The Strangers fait l'effet d'une plongée en apnée. 2H40 de pression constante, où Na Hong-Jin ne relâche jamais son emprise sur le spectateur à mesure qu'il enfonce petit à petit une simple enquête policière dans des chemins tortueux. Au départ, rien de particulièrement surprenant pour les habitués du réalisateur des excellents The Chaser et The Murderer ou plus simplement pour les habitués du cinéma coréen: violence explicite, atmosphère glauque, humour un peu lourd. Le début du film semble flotter entre tragédie et comédie, prenant ainsi le temps de poser un décor qui va être furieusement ravagé passé la première heure du film.

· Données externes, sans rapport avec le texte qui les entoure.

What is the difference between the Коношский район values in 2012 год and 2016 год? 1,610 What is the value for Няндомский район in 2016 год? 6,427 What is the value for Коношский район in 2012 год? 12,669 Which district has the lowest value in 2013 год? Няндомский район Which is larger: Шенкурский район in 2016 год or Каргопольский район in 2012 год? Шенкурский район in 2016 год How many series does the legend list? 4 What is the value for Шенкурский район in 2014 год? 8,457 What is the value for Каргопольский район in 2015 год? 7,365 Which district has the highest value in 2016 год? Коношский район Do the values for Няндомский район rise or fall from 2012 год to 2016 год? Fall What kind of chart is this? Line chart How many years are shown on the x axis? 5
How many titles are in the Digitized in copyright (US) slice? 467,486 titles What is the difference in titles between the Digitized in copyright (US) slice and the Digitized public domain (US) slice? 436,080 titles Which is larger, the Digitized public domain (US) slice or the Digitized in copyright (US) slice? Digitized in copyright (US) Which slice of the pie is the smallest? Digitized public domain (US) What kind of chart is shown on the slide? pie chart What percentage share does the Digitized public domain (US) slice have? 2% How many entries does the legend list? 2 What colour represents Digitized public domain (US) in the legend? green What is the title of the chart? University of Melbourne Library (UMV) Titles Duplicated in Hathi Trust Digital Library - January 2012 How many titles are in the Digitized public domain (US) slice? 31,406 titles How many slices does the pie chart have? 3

Si le cinéma de Hong-Jin se caractérisait déjà dans ses deux premiers films par son ambiguïté morale et sa capacité à laisser derrière soi pas mal de tabous, The Strangers va encore plus loin. Le mal n'a que rarement été représentée avec une telle intensité au cinéma, tant celui-ci semble omni-présent dans chaque plan du film, s’immisçant jusque dans l'arrière plan de scènes à priori triviales. Rapidement, la croisade du personnage de Joon-Goo se trouble, perd tout son sens. En résulte un profond sentiment d'impuissance pour le spectateur: même si on croit tenir quelques minutes un début d'explication, Hong-Jin s'amuse constamment à les remettre en cause, multipliant les twists jusqu'à une dernière demi-heure d'anthologie, où le spectateur se retrouve plongé dans le doute, laissant une fois de plus la place à Hong-Jin de chambouler sa logique narrative pour délivrer une conclusion monstrueusement brillante de nihilisme.

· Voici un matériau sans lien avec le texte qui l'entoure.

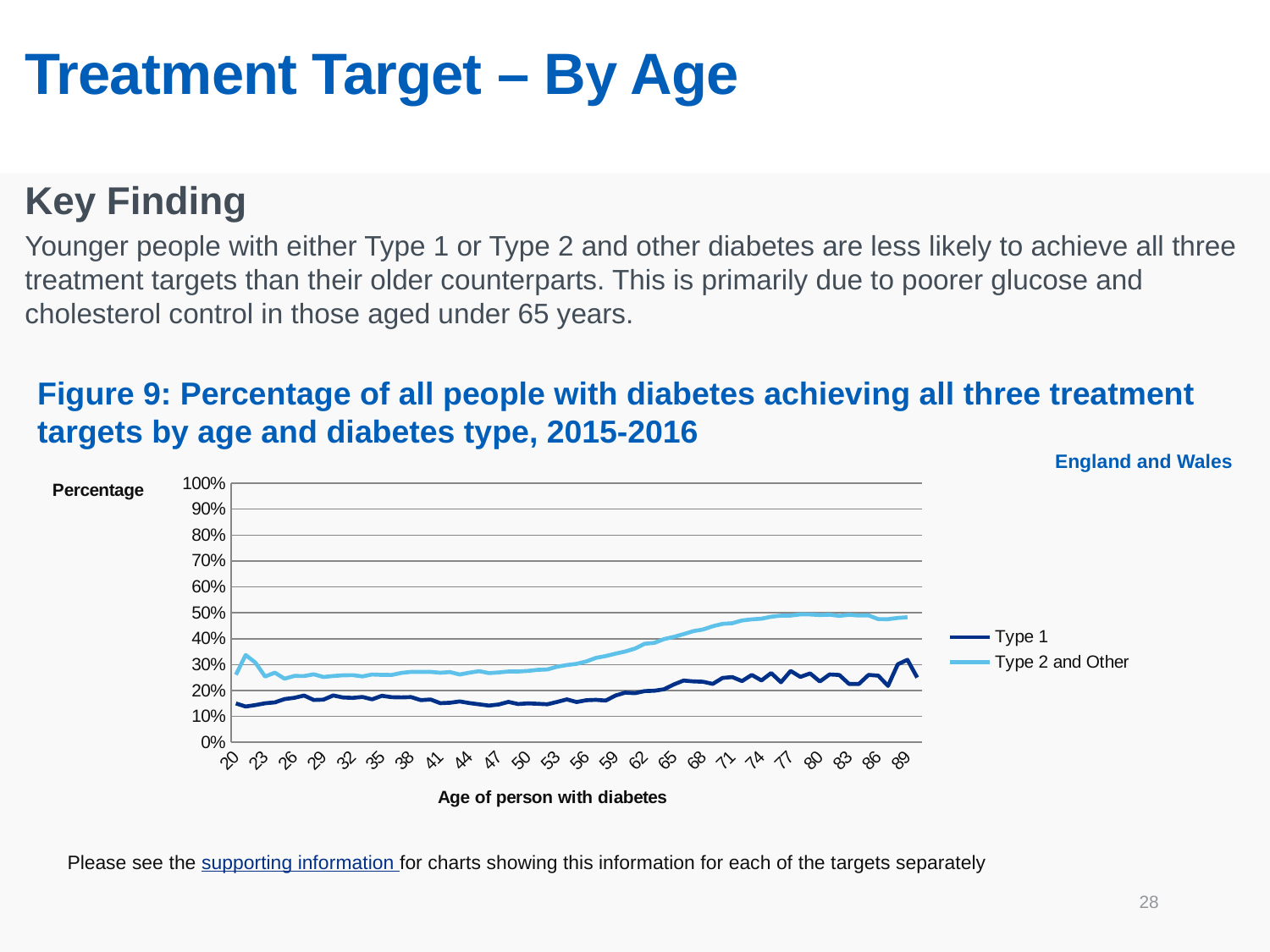
At age 80, which series has the higher value, Type 1 or Type 2 and Other? Type 2 and Other Is the value for Type 2 and Other at age 71 greater or less than 40%? greater What are the two series named in the legend of Figure 9? Type 1; Type 2 and Other What kind of chart is shown in Figure 9? line chart Is the value for Type 2 and Other at age 65 greater or less than 30%? greater What is the label of the x axis in Figure 9? Age of person with diabetes Is the value for Type 2 and Other at age 50 greater or less than 20%? greater At age 50, which series has the higher value, Type 1 or Type 2 and Other? Type 2 and Other How many series does the legend of Figure 9 list? 2 Does the Type 2 and Other line rise or fall between age 50 and age 77? rise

Que subsiste t'il donc de ce The Strangers? Une impression au fond assez paradoxale, tant le film impressionne tant par sa grande maîtrise visuelle et narrative que par sa capacité à prendre les spectateurs par les tripes dans une expérience aussi difficile que profondément grandiose et admirable. Et à nous laisser bouche bée après 2h40 aussi éprouvantes que profondément jouissive, installant définitivement Na Hong-Jin au rang des grands cinéastes contemporains.